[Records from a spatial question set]
================================

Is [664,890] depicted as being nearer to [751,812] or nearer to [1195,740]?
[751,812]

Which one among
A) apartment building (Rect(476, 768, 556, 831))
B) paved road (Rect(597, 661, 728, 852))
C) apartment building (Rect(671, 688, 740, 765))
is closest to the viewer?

================================

*Required work:* Write out only the final block of lines, starting at the line with "Which one among" and running to the end of the material.

*Exercise answer:*
Which one among
A) apartment building (Rect(476, 768, 556, 831))
B) paved road (Rect(597, 661, 728, 852))
C) apartment building (Rect(671, 688, 740, 765))
is closest to the viewer?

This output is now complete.